My six-year-old son asked me to buy him an emoji poop pillow for Christmas. Obviously, I said no. In nine years of raising two boys (and two dogs), I’ve dealt with more poop – literally and figuratively – than I care to discuss.

I didn’t say no just because it was an oddly sweet-smelling plush pile of smiling poop, although that was part of it, and I didn’t say no just because I need another stuffed toy in my house like I need another Chasing Fireflies catalog in my mailbox, although that was part of it, too. I said no because I want to slow down my boys’ consumption of technology, or rather, technology’s consumption of them.

At ages six and nine, my boys’ tech knowledge is inching closer and closer to surpassing my own. In some areas, it already has. With each passing day, their interests deviate more from my own, and their technical know-how, in Minecraft especially, brings them to worlds that are out of my reach. That right there is even scarier than the idea of paying real money for fake poop.
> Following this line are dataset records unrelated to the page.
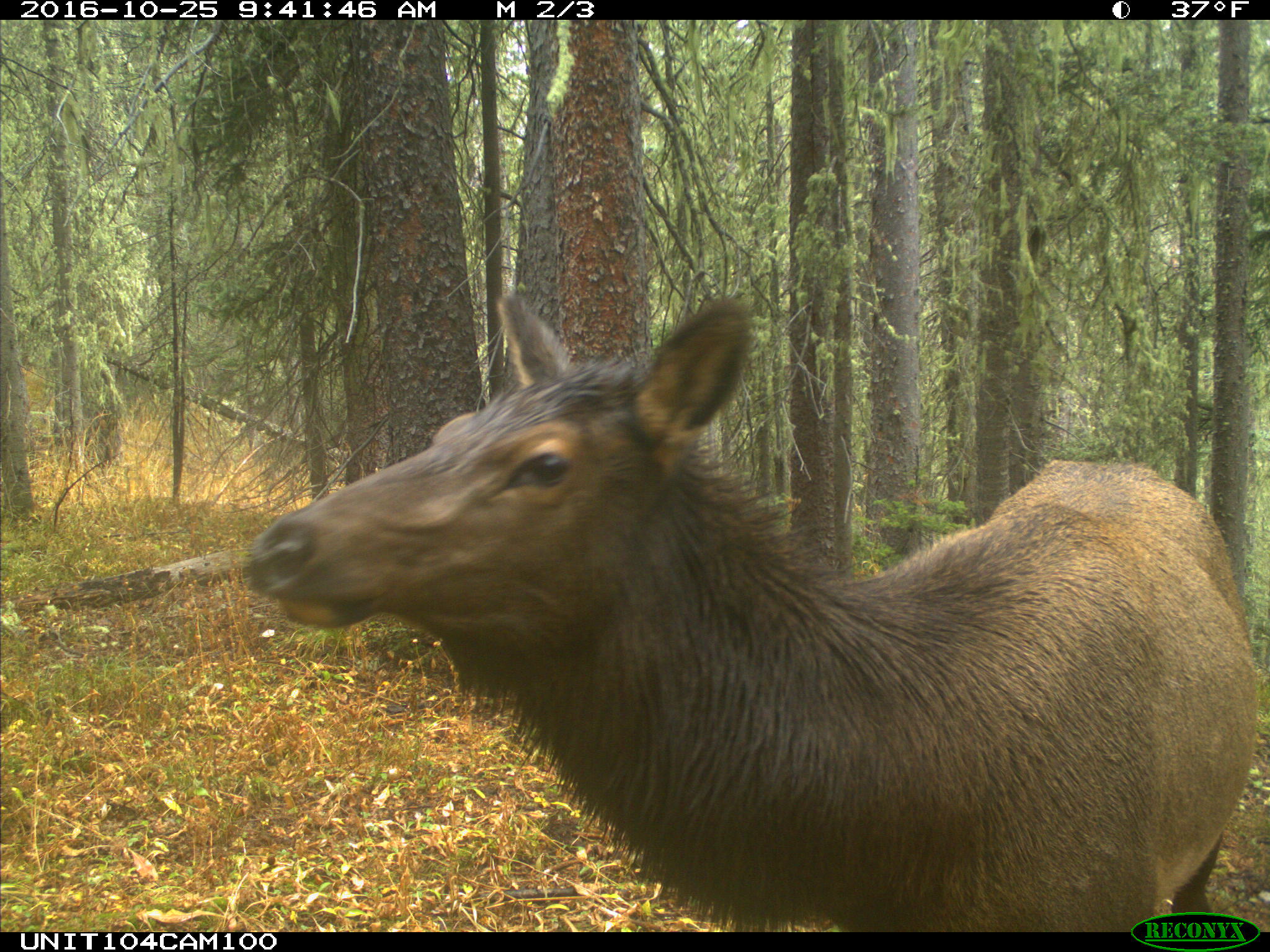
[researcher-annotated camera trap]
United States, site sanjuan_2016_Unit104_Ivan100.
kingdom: Animalia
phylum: Chordata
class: Mammalia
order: Artiodactyla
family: Cervidae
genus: Cervus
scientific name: Cervus elaphus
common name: red deer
Not surprisingly, my refusal to buy the pillow fueled my young son’s desire to have one. He tried to convince me that it would magically decrease his screen time. If I thought that were true, I would’ve bought poop pillows for the whole family. He also tried to persuade me that the pillow would help him go to sleep, which fueled my desire to suggest a less expensive and readily available alternative (i.e. our dog’s poop) that I would happily place at his bedside if I knew it would get him to go the bleep to sleep.

It didn’t stop there. He did a Google search for “poop pillow” and discovered Amazon Prime had same day delivery, so we could have poop on our doorstep in mere hours. After I squashed that dream, he settled for a Google search for “poop song,” which led him to his favorite stomping ground, YouTube. When that unearthed videos that were boring albeit educational (poop comes in many shapes and colors) and inappropriate (potty talk=potty mouth), I suggested he add the word “kid” to his search phrase.

This could be the moment you walk away from this poop story. It could be the moment you call me out for letting my six-year-old loose in the Interwebs in search of songs about poop for kids. (In my defense, I did steer him toward age-appropriate content.) It could be the moment I jumped the parenting shark, and that might be a fair assessment, but what happened next was pretty awesome.

He stumbled upon a YouTube video of a young girl singing a parody of “Let It Go” with lyrics including, “Let me poop, Let me poop, Can’t hold it in anymore, Let me poop, Let me poop, I should’ve closed the door, I don’t care what they’re going to say, Let the poop come out, The smell never bothered me anyway.”

Needless to say, this video was all kinds of disturbing, but damn it was funny. It was so funny that we listened to it again…and again and again. Even my nine-year-old joined in on the fun because have you ever met a tween boy who didn’t appreciate a good poop parody? By the fourth (fifth?) rendition, we – including me – were singing “Let Me Poop” with tears streaming down our cheeks from laughing so hard.

Believe it or not, this parenting triumph (or defeat, if you insist) leads me to my parenting resolution for the year ahead. In 2016, I want to laugh with my kids. I want to giggle uncontrollably and chuckle until I snort, even if – especially if – it involves singing poop parodies, jamming to gross and gassy melodies from the Fart Sound Machine App, or watching “America’s Funniest Home Videos,” which, by the way, just isn’t same without Tom Bergeron. I feel closest to my boys when we’re unhinged, candid, and off our rockers laughing until our bellies ache…together. If poop, fart, and slip and fall shenanigans are what get us to that place, so be it.

Soon enough, my kids will have iPhones, Instagram accounts, relationships, and social lives that don’t involve me. (Deep breath.) When that time comes, they’ll be way more interested in emojis – poop or otherwise – than their Mama, and they’ll be one step ahead and even further from my grasp no matter how hard I try to keep up. This inevitability makes every spontaneous moment of laughter and connection we have now insanely precious. When the time comes, I will let them poop, er, go, but in the meantime, I plan to jump the parenting shark every chance I get.